An interview carried out by a US think tank with IAEA head Rafael Grossi has highlighted his disquiet over Iran’s reduced co-operation with the UN agency.

At one point in the interview, carried out by Brian Finlay of the Stimson Center, Grossi, the IAEA director-general replies "yes" when asked if he would support censuring Iran at the agency’s late November board meeting, but Finlay fails to ask a single follow-up question, even to query the grounds for censure.

This led to considerable confusion in media reports but Grossi or the IAEA have not denied that he said “yes” to the question about censuring Iran. It would be uncommon if the IAEA chief would publicly endorse censure, a decision that member states should make.

Throughout the rest of the interview, Grossi makes the clear distinction characteristic of the IAEA between its technical role as the body responsible for monitoring Iran’s nuclear sites and any political decisions taken by the nation-states who are IAEA members and sit on its board.

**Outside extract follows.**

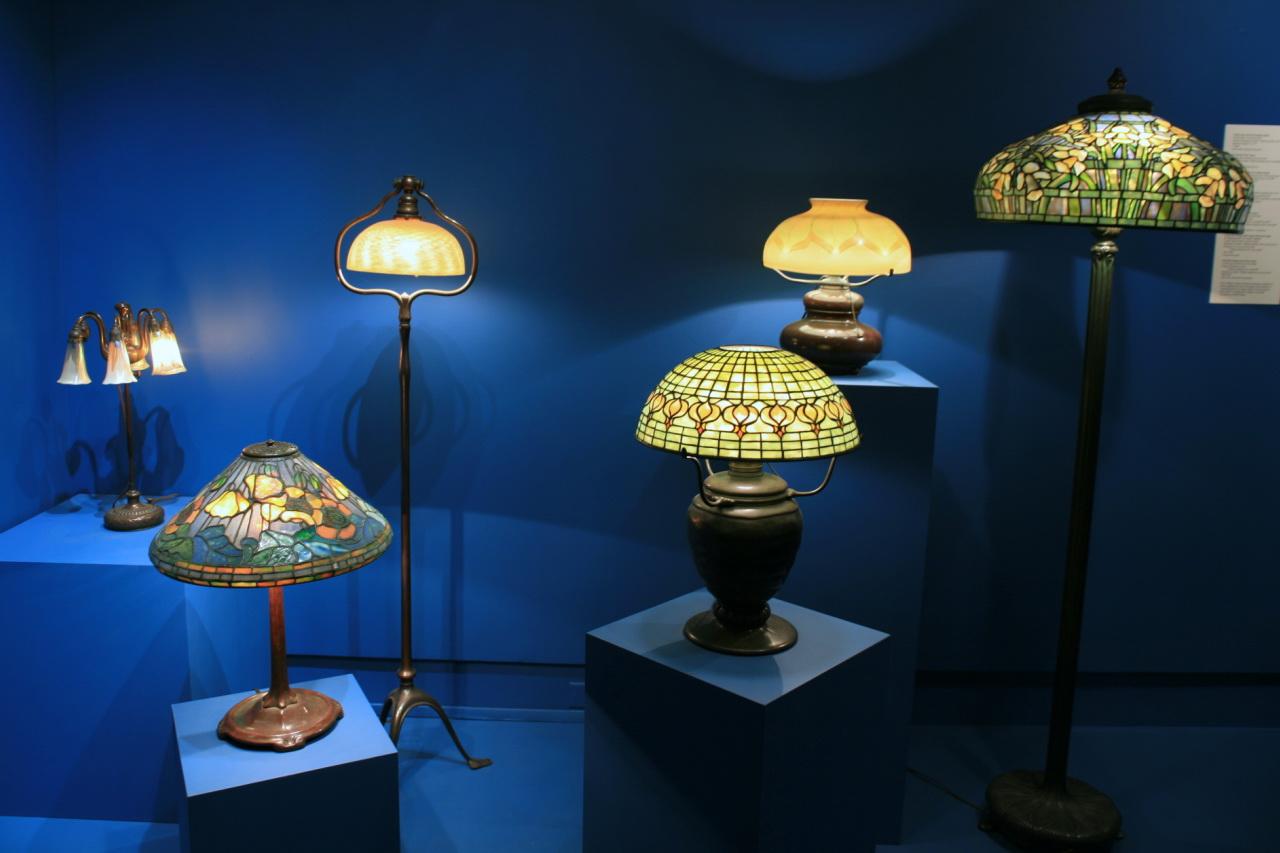 Tiffany-lamp-1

By the time he sat down with Finlay Thursday for a session broadcast live on Zoom, Grossi had met US Secretary of State Antony Blinken, National Security Adviser Jake Sullivan, as well as senators and members of congress. Asked about the ‘plan b’ or “other options” touted by Blinken should nuclear talks with Iran fail, Grossi said: “This is a national thing, or a multinational thing, and I don’t have an opinion on that.”

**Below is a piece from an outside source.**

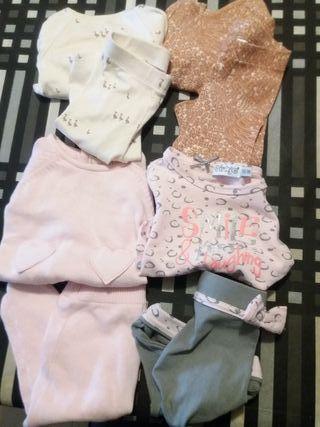 Lote ropa bebé 1 - 3 meses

Grossi described the situation with Iran as a “difficult juncture” and stressed the importance of explaining the agency’s actions to the US government and “of course to listen to them.”

The IAEA head explained how the agency’s role interacted with the Vienna nuclear talks, which until suspended in June had sought to revive Iran’s 2015 nuclear deal, the JCPOA (Joint Comprehensive Plan of Action).

With the US, which left the JCPOA in 2018, taking part indirectly in Vienna alongside remaining JCPOA signatories – China, France, Germany, Iran, Russia and the United Kingdom – the talks have struggled to agree which US sanctions contravene the JCPOA and exactly how Iran’s nuclear program, expanded and improved since 2019, should be returned to JCPOA limits.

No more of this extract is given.